The study found that the treatment was safe, but offered no benefit in preventing TB or improving survival. In the treatment group, 3 of 260 patients developed confirmed TB, compared to six of 257 in the placebo group.
"The impact of INH was so light that it was really not statistically significant," says lead author Fred Gordon, MD, chief of infectious diseases at the VA Medical Center in Washington, DC. "This population has so little TB that you really shouldn’t invest your time and effort in providing prophylaxis."
As a result of this and other studies, the CDC is revising its 1991 guidelines on anergy testing and should publish them in September.
"We concluded that anergy testing, at least in the United States, was not very helpful in predicting which people would be at risk of tuberculosis," says Rick O’Brien, MD, chief of the CDC’s research and evaluation branch in the division of TB elimination. "Our revised guidelines are saying that anergy testing in program settings is no longer routinely recommended, but there are individual instances where anergy testing may be useful."
Clinicians who treated patients in areas at high risk for TB, particularly in New York, argue that INH preventive therapy is reasonable and will probably continue to recommend it, O’Brien says.
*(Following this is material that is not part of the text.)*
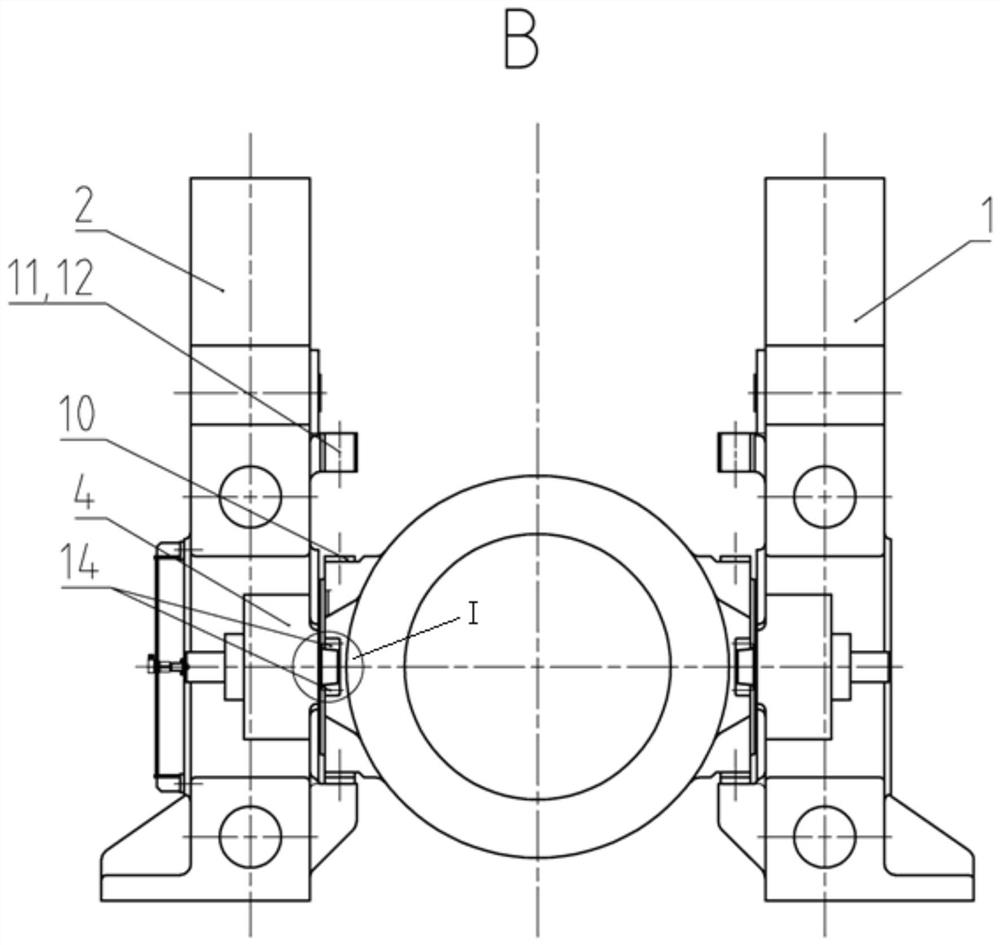 High-precision locating mechanism for rotary chamber of carbon electrode extruder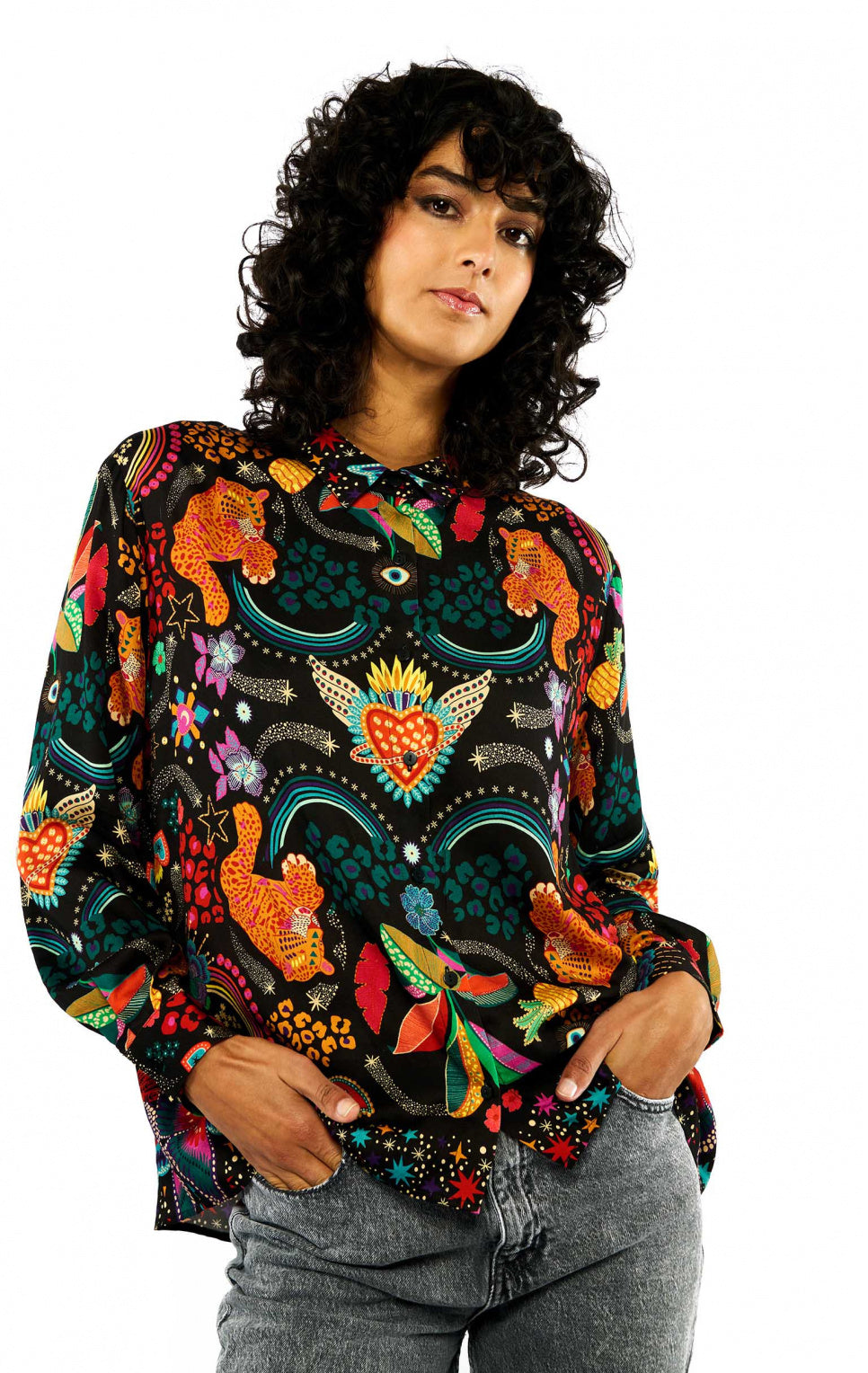 Wild Bonaventure Crazy World Blouse - Black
The new guidelines don’t rule out the use of preventive therapy in anergic patients and will continue to recommend that any HIV-positive patient exposed to TB should receive preventive therapy, he says.
"The guideline doesn’t come out explicitly as saying we shouldn’t give preventive therapy [to anergic patients]," he says, adding that a meeting in early September on TB prevention issues in HIV infection will consider that question more definitively. In some high-risk environments, particularly correctional facilities, preventive therapy may still be warranted in anergic patients, he adds.
Reference
1. Gordin G, Matts J, Miller C, et al. A controlled trial of isoniazid in persons with anergy and HIV infection who are at high risk for tuberculosis. N Engl J Med 1997; 337:315-320.